__BRANO DELL'ESERCIZIO__
________________________

Corea del Sud, finita l’epidemia di Mers
Annuncio del premier

Incubo svanito nel nulla, come era stato quello della Sars.
Martedì 28 luglio l’agenzia di stampa daeanita, Yonhap, citando fonti del governo, ha dato il lieto annuncio: l’epidemia di Mers (sindrome respiratoria mediorientale da coronavirus) è cessata.
20 maggio-28 luglio: poco più di due mesi di calvario per un popolo trovatosi improvvisamente a riempire, con la sua “peste dei beduini”, quel vuoto di notizie lasciato dall’ebola in Africa, dato il momentaneo stato di “bonaccia” del virus. A occhio e croce si può già dire che l’estate 2015, per grandi linee, non sarà come quella dell’anno precedente; allora l’esplosione (meglio dire la riesplosione) dell’ebola, accoppiata a quella dell’Isis, fecero del luglio e dell’agosto 2014 mesi ancor più roventi di quanto non fossero già meteorologicamente. Un anno dopo è scoppiata la pax epidemiologica: l’ebola è andato pressoché in letargo, e persino il morbo che si pensava potesse esserne l’erede nelle cronache è stato risucchiato da quel buco nero da cui era uscito (anche la struttura centrale dell’Isis, in realtà, non se la passa troppo bene: a tenerne alto il nome sono le milizie e i gruppi affiliati).

________________________

__DATI DA ESAMINARE__
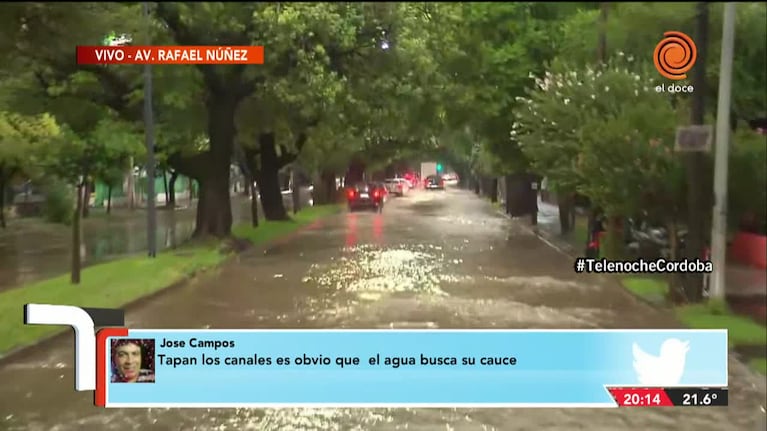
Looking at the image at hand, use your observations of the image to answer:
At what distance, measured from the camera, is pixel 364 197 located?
2167 centimetres

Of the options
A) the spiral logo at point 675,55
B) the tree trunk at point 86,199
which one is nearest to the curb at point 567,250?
the spiral logo at point 675,55

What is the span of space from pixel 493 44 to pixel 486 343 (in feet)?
3.91

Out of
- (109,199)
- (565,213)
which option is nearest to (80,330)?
(109,199)

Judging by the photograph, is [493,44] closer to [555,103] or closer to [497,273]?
[555,103]

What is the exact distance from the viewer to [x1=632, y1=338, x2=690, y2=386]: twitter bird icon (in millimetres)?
2516

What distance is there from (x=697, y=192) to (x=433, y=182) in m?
1.33

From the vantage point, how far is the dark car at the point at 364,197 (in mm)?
20144

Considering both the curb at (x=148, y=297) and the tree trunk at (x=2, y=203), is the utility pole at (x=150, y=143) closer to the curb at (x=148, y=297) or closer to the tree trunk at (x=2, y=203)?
the curb at (x=148, y=297)

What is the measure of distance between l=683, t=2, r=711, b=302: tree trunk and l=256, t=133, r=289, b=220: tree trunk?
223 inches

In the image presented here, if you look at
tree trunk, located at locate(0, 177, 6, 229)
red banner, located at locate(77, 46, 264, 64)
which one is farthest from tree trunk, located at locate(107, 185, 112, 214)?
red banner, located at locate(77, 46, 264, 64)

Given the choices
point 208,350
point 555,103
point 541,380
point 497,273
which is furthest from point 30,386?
point 497,273

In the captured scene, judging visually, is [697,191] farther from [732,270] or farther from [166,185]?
[166,185]

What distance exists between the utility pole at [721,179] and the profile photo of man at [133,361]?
2296mm

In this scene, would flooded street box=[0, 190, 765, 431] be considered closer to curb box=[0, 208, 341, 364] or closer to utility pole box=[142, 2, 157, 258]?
curb box=[0, 208, 341, 364]
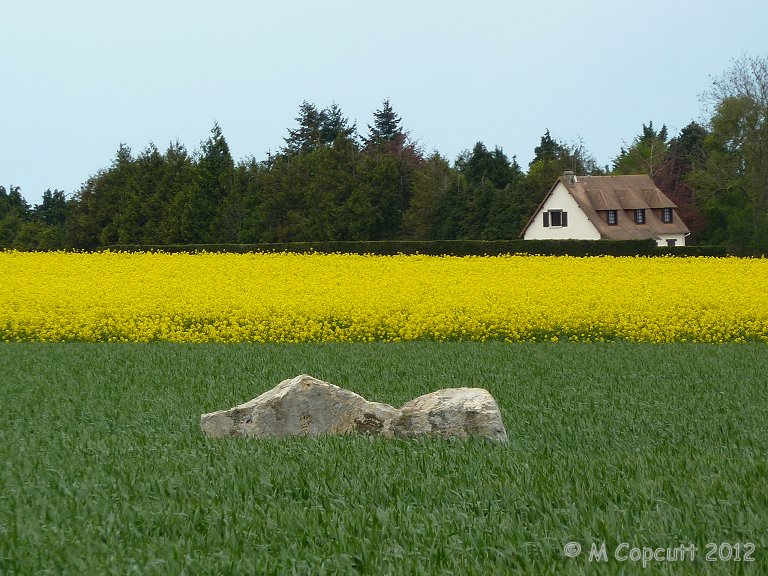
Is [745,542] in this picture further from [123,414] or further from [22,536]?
[123,414]

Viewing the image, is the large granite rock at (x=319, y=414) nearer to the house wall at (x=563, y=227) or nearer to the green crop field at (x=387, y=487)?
the green crop field at (x=387, y=487)

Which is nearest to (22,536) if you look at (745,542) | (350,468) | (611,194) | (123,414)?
(350,468)

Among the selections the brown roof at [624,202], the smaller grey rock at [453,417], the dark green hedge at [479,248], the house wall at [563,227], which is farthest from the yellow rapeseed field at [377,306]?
the brown roof at [624,202]

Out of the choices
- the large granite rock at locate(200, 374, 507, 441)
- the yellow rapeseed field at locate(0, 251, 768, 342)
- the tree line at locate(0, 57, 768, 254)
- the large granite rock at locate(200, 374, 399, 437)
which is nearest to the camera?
the large granite rock at locate(200, 374, 507, 441)

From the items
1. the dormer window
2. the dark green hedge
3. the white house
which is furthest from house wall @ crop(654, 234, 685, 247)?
the dark green hedge

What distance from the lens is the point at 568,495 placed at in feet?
20.8

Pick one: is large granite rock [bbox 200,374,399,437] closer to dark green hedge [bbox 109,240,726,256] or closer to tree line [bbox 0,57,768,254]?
dark green hedge [bbox 109,240,726,256]

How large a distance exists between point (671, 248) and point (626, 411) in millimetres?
37521

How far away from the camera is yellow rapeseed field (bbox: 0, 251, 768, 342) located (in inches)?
836

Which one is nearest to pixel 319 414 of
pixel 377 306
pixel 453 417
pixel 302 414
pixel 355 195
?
pixel 302 414

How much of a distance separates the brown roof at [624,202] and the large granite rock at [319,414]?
61284mm

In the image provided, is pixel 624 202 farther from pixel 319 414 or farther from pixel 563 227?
pixel 319 414

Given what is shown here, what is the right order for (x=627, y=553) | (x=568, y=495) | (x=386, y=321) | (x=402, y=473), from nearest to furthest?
(x=627, y=553) → (x=568, y=495) → (x=402, y=473) → (x=386, y=321)

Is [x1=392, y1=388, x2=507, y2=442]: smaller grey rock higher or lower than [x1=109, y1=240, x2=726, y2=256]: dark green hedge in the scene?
lower
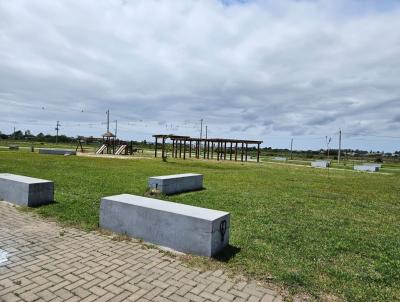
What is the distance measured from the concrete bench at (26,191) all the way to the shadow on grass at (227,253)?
205 inches

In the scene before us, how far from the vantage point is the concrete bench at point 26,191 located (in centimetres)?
788

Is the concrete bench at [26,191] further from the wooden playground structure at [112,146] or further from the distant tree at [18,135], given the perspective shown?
the distant tree at [18,135]

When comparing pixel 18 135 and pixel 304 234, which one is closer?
pixel 304 234

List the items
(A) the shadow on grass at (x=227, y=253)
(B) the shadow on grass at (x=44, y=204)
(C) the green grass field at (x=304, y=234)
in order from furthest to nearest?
(B) the shadow on grass at (x=44, y=204)
(A) the shadow on grass at (x=227, y=253)
(C) the green grass field at (x=304, y=234)

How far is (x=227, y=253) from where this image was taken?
5203 mm

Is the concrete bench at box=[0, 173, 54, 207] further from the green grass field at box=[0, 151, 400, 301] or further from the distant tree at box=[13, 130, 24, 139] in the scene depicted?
the distant tree at box=[13, 130, 24, 139]

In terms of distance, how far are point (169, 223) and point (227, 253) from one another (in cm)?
108

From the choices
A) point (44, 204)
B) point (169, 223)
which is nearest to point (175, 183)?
point (44, 204)

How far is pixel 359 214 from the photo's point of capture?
9117 mm

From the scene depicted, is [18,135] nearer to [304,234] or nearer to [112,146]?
[112,146]

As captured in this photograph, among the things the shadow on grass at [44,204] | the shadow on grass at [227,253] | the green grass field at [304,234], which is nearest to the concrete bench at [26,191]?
the shadow on grass at [44,204]

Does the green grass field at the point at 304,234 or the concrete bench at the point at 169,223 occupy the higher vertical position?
the concrete bench at the point at 169,223

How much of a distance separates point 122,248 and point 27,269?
1.42 meters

________________________

__ATTIVITÀ DA SVOLGERE__
**a.** Secondo il brano sulla fine dell'epidemia di Mers in Corea del Sud, quale agenzia di stampa ha dato l'annuncio della cessazione dell'epidemia?
**b.** Trascrivete senza modifiche dal brano sulla Mers il tratto che va da "Corea del Sud, finita" fino a "coronavirus) è cessata.".
Per rispondere si utilizza esclusivamente il brano.

__SOLUZIONI DELLE ATTIVITÀ__
**a.** L'annuncio è stato dato dall'agenzia di stampa Yonhap.

**b.**
Corea del Sud, finita l’epidemia di Mers
Annuncio del premier

Incubo svanito nel nulla, come era stato quello della Sars.
Martedì 28 luglio l’agenzia di stampa daeanita, Yonhap, citando fonti del governo, ha dato il lieto annuncio: l’epidemia di Mers (sindrome respiratoria mediorientale da coronavirus) è cessata.